**TASK STATEMENT:** Entries follow. Return each line that contains the word "water".
┄┄┄┄┄┄┄┄┄┄
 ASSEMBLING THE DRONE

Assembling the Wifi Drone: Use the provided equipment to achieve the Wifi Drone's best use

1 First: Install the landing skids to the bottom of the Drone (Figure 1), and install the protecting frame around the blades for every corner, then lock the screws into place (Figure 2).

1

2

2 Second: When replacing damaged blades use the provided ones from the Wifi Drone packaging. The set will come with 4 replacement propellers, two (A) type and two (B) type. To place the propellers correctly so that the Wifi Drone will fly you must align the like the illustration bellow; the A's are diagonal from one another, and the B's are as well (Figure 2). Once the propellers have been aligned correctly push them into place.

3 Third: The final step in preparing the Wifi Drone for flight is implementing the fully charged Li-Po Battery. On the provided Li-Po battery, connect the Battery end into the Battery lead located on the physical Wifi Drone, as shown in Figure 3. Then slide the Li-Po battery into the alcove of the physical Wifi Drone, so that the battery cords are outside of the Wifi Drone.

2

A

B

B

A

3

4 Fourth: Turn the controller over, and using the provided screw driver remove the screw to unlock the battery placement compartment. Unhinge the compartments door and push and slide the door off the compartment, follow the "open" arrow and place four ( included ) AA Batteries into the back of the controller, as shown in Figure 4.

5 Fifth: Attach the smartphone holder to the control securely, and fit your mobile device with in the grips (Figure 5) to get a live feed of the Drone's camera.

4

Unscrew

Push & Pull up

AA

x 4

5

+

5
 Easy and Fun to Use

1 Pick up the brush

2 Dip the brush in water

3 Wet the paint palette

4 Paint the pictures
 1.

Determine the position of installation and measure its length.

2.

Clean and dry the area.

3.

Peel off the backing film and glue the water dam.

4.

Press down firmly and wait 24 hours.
┄┄┄┄┄┄┄┄┄┄
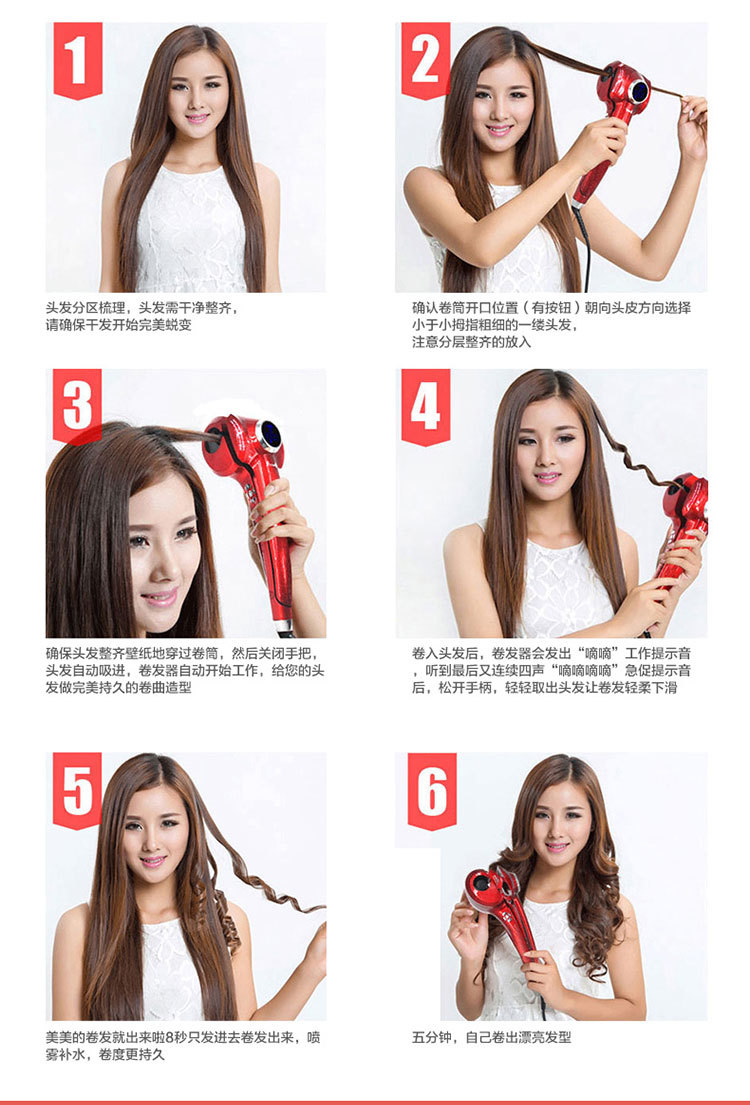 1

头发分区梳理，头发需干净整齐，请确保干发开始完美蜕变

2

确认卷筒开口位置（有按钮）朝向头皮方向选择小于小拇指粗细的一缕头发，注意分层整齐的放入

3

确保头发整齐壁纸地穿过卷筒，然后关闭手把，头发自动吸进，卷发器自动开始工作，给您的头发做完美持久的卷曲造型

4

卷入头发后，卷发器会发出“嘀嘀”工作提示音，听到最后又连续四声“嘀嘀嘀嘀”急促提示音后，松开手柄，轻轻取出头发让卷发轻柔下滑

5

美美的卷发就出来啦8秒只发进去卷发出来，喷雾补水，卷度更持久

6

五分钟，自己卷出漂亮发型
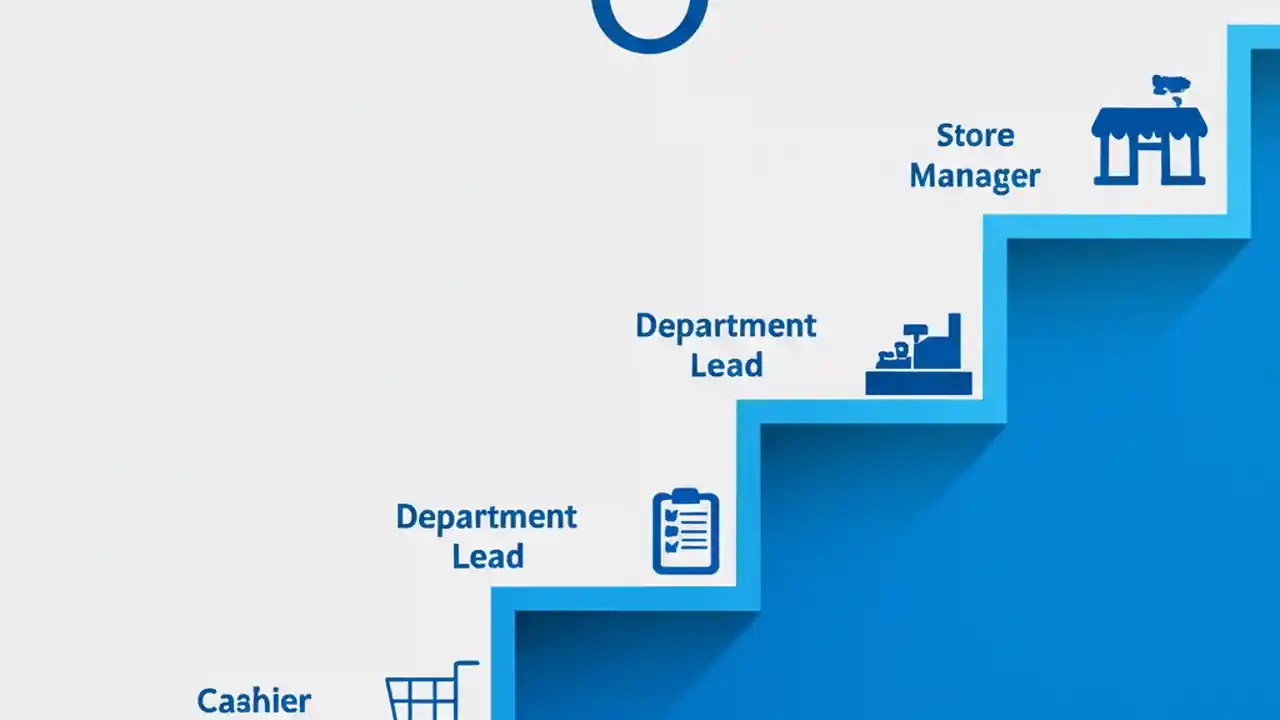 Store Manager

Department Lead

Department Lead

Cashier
┄┄┄┄┄┄┄┄┄┄
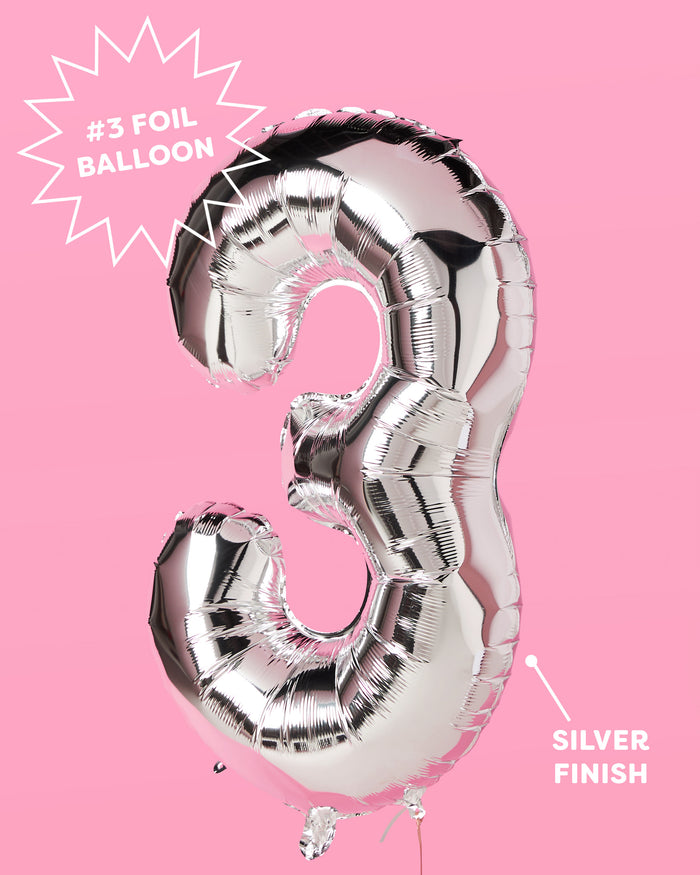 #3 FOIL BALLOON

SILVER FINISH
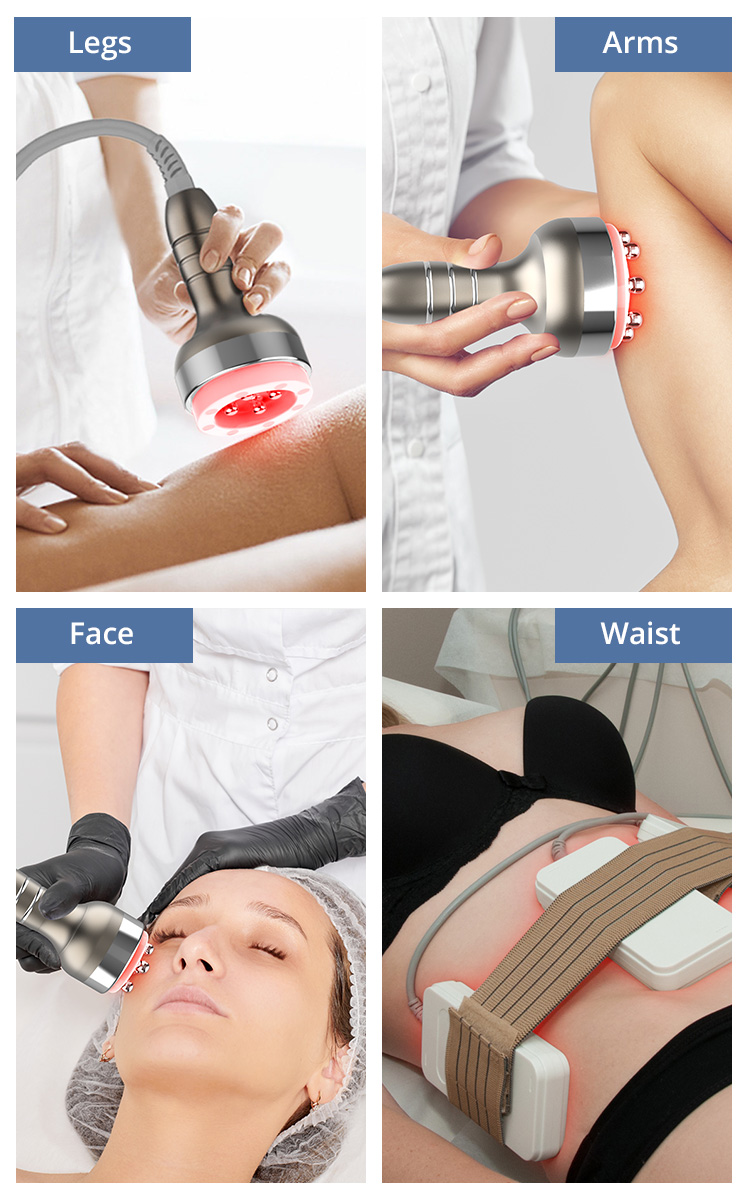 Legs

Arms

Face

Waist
┄┄┄┄┄┄┄┄┄┄
**THE COMPLETED TASK:**
2 Dip the brush in water
Peel off the backing film and glue the water dam.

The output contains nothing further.